But, there was no way, Auriemma said, to compare or rank his three perfect teams.
“How do I say that this team is driven more than the '95 team or more than the 2000 team that won in Philadelphia or the 2002 team that was undefeated, or 2003 and 2004 that (Diana Taurasi) drove them?” Auriemma asked.
“The reason that this team is where they are is because they have all those qualities that those other teams have: really good players, really committed, really good role players, and they get really good coaching from their coaching staff,” Auriemma continued. “We've got nothing but national championship coaches working with these guys. But that's all they know. So you put all that together and you almost think, well, we should be. And when you say that, you go, you know how hard it is to get here? It's kind of a double-edged sword for us.”
Auriemma may see the success as a dangerous double-edged sword of expectations, but as Wolters knows, each generation just sees it as a goal.

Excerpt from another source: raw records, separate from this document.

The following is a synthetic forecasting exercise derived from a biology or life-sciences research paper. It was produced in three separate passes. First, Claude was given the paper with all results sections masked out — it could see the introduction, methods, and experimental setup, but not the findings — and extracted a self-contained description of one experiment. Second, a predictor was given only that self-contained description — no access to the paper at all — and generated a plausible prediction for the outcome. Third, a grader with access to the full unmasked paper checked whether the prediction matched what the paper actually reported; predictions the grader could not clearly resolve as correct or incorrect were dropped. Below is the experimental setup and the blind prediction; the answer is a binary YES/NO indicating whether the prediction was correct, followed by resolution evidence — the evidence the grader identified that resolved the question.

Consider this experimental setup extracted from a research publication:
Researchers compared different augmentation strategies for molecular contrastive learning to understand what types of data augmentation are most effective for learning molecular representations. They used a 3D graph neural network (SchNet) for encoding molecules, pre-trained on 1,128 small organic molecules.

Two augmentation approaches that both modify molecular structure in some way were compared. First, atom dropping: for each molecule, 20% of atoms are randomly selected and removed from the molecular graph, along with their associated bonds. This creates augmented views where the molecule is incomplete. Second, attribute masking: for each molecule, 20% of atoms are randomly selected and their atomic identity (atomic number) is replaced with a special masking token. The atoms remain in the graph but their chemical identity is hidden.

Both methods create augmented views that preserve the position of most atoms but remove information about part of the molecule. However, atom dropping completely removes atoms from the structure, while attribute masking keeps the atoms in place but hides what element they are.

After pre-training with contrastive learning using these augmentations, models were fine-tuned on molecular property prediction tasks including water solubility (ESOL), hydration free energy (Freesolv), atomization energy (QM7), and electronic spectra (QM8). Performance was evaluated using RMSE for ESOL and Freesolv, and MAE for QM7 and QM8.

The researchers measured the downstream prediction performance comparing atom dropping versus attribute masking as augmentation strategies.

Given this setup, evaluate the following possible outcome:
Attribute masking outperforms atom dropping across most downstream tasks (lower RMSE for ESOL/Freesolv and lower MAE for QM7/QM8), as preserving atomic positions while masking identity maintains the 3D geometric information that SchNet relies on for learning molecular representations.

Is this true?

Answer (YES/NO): NO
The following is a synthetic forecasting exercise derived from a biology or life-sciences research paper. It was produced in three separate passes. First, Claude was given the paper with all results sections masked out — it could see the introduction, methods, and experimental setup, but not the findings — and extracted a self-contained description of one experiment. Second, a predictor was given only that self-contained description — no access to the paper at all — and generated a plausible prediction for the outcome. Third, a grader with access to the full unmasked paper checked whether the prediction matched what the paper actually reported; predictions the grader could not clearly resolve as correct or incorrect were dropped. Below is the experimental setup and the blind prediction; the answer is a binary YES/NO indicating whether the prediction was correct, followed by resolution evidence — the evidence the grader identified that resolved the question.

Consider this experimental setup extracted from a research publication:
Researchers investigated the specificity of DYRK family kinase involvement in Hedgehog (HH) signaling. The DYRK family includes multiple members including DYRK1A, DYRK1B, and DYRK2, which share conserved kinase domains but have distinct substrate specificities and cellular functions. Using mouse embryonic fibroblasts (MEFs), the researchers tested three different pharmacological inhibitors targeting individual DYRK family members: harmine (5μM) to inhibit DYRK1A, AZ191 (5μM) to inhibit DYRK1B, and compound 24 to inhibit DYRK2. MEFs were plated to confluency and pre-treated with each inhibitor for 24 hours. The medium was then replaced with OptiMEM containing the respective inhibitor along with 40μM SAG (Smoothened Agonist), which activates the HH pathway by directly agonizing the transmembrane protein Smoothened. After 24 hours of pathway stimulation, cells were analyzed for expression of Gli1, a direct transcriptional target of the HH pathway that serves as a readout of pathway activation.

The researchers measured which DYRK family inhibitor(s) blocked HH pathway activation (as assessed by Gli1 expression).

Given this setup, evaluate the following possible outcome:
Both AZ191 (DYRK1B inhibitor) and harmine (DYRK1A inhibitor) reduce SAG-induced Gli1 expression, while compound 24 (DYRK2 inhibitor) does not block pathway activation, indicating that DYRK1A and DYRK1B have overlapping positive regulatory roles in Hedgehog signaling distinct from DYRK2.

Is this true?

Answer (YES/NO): NO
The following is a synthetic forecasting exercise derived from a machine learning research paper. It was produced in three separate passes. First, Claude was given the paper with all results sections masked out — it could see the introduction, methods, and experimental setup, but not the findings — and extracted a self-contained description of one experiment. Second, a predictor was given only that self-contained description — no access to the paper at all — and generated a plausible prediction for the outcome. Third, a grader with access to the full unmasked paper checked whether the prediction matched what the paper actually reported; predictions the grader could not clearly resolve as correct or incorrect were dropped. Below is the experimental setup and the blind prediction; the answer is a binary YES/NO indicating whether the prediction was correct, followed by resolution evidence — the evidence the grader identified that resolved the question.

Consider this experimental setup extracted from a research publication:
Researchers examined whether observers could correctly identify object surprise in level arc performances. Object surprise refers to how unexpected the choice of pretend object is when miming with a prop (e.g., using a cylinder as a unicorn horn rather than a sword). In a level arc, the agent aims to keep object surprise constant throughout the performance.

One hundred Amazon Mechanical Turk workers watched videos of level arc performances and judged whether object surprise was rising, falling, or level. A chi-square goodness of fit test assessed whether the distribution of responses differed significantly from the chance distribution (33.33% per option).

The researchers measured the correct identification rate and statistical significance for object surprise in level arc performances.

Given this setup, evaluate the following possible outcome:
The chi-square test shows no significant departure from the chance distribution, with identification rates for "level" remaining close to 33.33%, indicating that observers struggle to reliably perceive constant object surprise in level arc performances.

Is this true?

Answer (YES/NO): YES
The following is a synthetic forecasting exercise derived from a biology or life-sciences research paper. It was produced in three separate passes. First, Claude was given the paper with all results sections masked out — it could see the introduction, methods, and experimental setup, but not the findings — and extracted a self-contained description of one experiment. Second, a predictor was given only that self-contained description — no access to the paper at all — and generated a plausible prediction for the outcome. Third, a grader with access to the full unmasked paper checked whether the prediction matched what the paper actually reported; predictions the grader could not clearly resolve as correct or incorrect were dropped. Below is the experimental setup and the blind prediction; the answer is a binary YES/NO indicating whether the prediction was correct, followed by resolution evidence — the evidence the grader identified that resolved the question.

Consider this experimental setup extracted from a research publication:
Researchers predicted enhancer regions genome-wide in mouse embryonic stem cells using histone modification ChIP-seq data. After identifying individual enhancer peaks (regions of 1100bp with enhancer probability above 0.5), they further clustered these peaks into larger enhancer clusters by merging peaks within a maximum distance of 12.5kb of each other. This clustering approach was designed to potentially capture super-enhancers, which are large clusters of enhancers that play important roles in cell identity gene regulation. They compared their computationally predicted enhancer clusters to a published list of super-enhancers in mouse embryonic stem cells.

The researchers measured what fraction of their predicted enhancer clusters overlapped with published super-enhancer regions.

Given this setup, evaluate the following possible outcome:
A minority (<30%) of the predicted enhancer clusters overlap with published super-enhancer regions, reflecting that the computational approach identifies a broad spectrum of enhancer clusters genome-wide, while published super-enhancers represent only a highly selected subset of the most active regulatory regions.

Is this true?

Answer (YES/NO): YES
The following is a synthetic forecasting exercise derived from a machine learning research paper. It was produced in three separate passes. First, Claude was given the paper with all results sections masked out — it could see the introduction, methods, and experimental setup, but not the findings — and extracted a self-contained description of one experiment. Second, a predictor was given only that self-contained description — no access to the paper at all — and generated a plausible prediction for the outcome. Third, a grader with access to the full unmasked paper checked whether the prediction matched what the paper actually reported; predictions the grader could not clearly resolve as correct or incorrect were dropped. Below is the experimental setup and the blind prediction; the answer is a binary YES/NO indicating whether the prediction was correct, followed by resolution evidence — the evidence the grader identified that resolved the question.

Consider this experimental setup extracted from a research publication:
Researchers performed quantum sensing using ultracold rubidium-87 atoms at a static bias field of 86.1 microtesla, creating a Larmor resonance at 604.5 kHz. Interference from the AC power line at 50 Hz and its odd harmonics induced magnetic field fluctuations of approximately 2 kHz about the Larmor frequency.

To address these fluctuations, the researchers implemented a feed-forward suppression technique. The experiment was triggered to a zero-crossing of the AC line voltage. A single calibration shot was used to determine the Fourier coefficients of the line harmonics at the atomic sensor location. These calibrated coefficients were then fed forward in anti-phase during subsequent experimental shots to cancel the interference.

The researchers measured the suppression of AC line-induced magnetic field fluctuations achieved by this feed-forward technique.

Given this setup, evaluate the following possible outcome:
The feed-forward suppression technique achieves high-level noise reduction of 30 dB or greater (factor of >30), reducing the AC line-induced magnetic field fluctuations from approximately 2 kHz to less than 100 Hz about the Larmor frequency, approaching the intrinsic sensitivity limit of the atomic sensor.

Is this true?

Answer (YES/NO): NO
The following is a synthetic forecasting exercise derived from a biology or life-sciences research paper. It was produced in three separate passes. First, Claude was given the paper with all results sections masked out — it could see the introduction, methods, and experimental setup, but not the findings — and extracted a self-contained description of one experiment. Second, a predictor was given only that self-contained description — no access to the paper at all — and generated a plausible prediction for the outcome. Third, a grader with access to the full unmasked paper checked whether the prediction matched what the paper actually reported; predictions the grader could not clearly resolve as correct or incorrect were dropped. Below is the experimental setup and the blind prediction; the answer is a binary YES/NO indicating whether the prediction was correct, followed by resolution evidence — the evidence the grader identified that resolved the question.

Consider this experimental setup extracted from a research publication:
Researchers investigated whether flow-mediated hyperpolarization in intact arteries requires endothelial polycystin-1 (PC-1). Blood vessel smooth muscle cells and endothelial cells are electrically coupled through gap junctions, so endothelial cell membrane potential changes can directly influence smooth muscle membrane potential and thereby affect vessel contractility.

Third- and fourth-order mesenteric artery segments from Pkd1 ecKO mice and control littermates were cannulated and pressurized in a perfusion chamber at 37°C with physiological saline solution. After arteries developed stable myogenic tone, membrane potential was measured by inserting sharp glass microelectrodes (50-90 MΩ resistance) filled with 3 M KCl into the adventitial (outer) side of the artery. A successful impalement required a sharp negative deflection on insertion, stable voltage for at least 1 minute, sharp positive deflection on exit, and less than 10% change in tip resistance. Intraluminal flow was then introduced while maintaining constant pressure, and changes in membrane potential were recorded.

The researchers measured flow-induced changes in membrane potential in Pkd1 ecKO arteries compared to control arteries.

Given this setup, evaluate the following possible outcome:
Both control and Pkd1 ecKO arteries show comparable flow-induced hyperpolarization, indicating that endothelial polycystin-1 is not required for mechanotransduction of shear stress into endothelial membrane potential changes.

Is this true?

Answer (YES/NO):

Women go to Connecticut not just to win basketball games and national titles, but also to be part of the program’s storied history.
Charles said earlier in the NCAA tournament that she had worried that she would be the player that Auriemma would use as a warning to future players.
“I don’t want him to say Tina Charles could have been this or should have been that,” Charles said. “I want him to say that Tina Charles was this, that and everything else.”
Tuesday night, Wolters and Lobo, who years before had gone through the same growing pains as Charles, watched as she joined their sorority. She made sure her name would be held up in the legacy of UConn women’s basketball when she was named the Most Outstanding Player of the Final Four. She made sure that the 2009 team will always be remembered as one of the greatest teams in the program’s history and will be held up as a goal for generations to come.
“They are going down in history as one of the greatest teams,” Wolters said. “Going undefeated in women’s basketball is not an easy task. We are spoiled in Connecticut. We’ve come to expect to win national championships every year and going undefeated. But to do it, to go undefeated, means you will go down in history, in UConn history and in women’s basketball history. They are gonna be remembered as a great team.”